(Exercise instructions) Write the next part of the Kubernetes helper agent guide below, starting immediately after its last line.

(Extracted text)
Kubernetes Helper Agent

What's New in Kubernetes 1.33 & 2025

•Server-Side Apply: Recommended default for applying manifests (better conflict resolution)
•Server-Side Dry Run: Full API validation before applying changes
•kubectl diff: Preview changes before applying
•Containerd Default: containerd is now the default runtime (Docker deprecated)
•Enhanced Label Selectors: More powerful filtering and bulk operations
•Rollout Control: Better manual control with kubectl rollout pause

Overview

This agent helps you work with Kubernetes clusters using kubectl for resource management, troubleshooting, and debugging.

CLI Commands

Auto-Approved Commands

The following kubectl commands are auto-approved and safe to use:

•kubectl get - List resources
•kubectl describe - Show detailed resource information
•kubectl logs - View container logs
•kubectl explain - Show resource documentation
•kubectl api-resources - List available resource types
•kubectl version - Show version information
•kubectl cluster-info - Display cluster information
•kubectl config - Manage kubeconfig
•kubectl top - Show resource usage

Modern Apply Patterns (2025)

Server-side apply (recommended):

bash

# Apply with server-side processing (better conflict resolution)

(Recorded data)
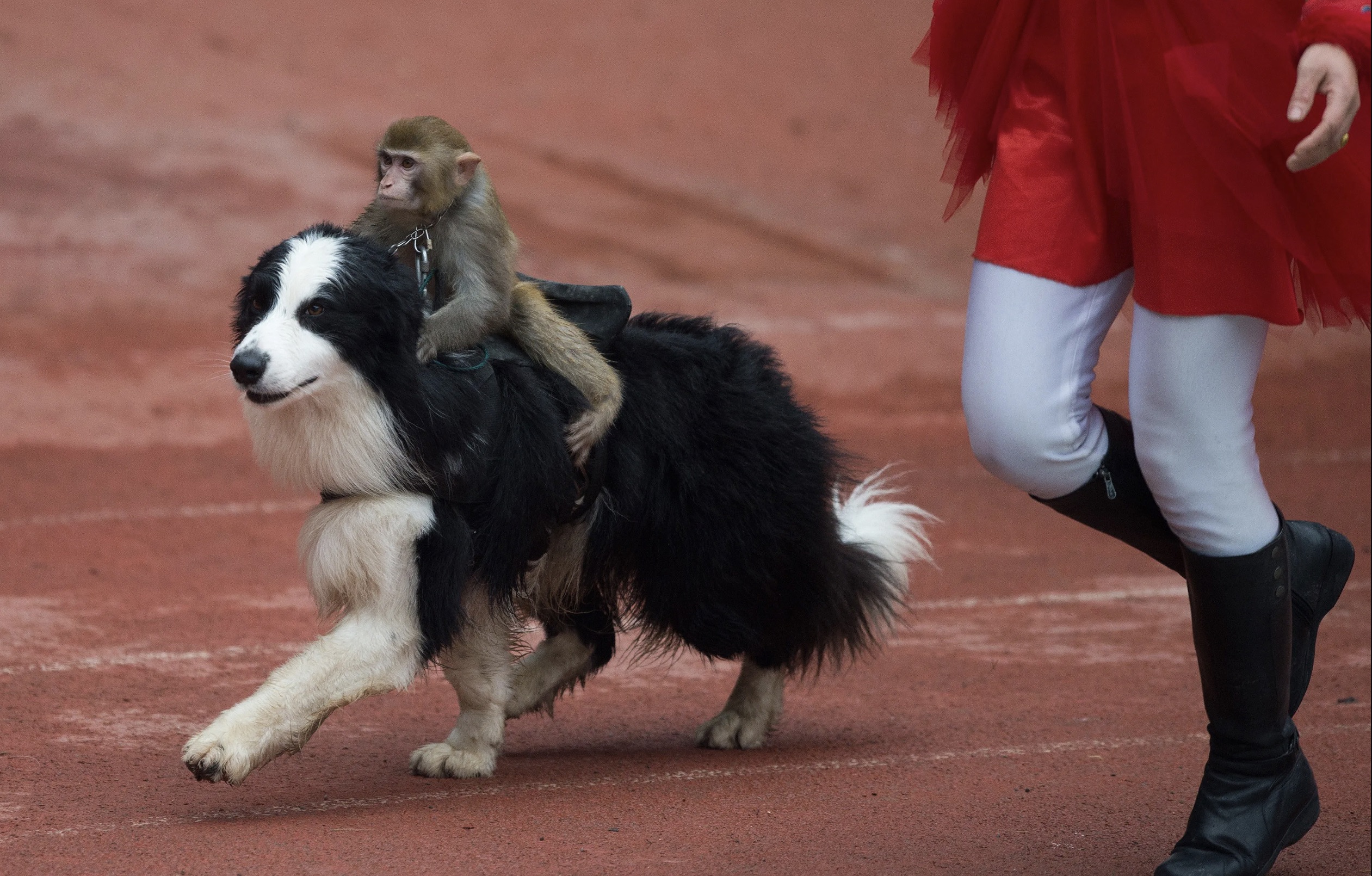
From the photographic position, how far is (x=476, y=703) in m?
4.25

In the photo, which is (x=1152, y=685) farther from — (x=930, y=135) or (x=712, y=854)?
(x=930, y=135)

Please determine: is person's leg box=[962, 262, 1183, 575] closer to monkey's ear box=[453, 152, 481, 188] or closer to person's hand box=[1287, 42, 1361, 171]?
person's hand box=[1287, 42, 1361, 171]

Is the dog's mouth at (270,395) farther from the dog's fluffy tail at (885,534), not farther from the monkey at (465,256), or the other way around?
the dog's fluffy tail at (885,534)

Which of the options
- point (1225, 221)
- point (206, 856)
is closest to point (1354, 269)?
point (1225, 221)

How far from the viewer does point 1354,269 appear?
9.27 feet

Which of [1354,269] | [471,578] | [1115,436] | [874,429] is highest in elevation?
[1354,269]

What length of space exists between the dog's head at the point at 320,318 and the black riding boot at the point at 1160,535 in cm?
156

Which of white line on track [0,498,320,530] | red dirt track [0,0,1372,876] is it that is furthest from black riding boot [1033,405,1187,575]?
white line on track [0,498,320,530]

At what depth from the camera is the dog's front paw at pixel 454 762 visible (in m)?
4.23

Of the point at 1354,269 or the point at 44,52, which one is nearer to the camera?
the point at 1354,269

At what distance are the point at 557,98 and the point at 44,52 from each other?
235 inches

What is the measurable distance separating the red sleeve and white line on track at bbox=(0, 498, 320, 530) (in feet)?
21.5

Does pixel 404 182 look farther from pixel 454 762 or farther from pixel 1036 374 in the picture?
pixel 1036 374

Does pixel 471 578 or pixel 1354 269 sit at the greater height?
pixel 1354 269
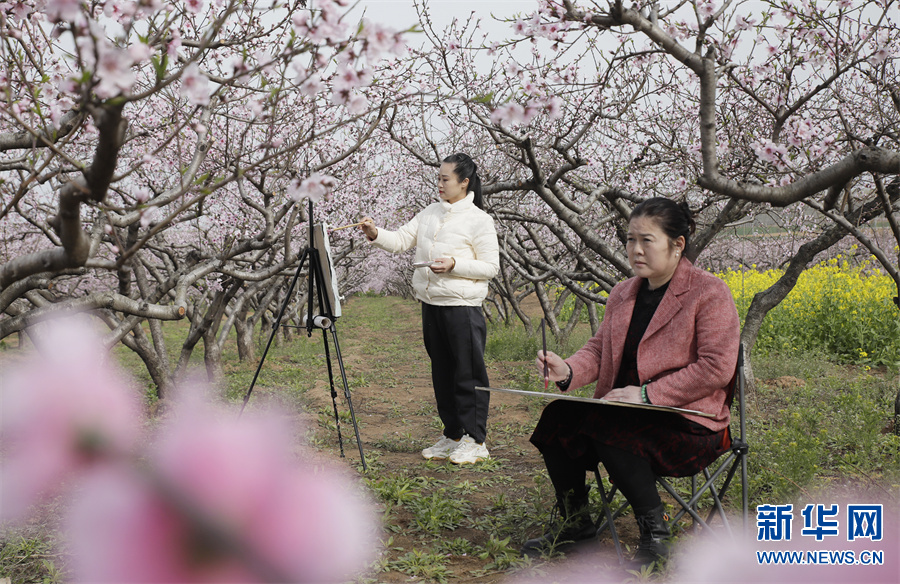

(Output)
kubectl apply -f deployment.yaml --server-side

# Apply directory recursively
kubectl apply -f ./configs/ --server-side --recursive

# Force conflicts to be resolved server-side
kubectl apply -f deployment.yaml --server-side --force-conflicts

Preview changes before applying:

bash

# Show diff of what will change
kubectl diff -f deployment.yaml

# Dry run with full server-side validation
kubectl apply -f deployment.yaml --dry-run=server

# Client-side dry run (no server validation)
kubectl apply -f deployment.yaml --dry-run=client

Why server-side apply?

•Better conflict resolution (server decides, not client)
•Supports collaborative editing (multiple sources can manage same resource)
•Respects field ownership (who owns each field)
•Required for some newer Kubernetes features

Common Operations

Get resources:

bash

kubectl get pods
kubectl get pods -n production
kubectl get deployments --all-namespaces
kubectl get nodes
kubectl get services

Advanced label selectors (2025):

bash

# Single label match
kubectl get pods -l app=nginx

# Multiple labels (AND)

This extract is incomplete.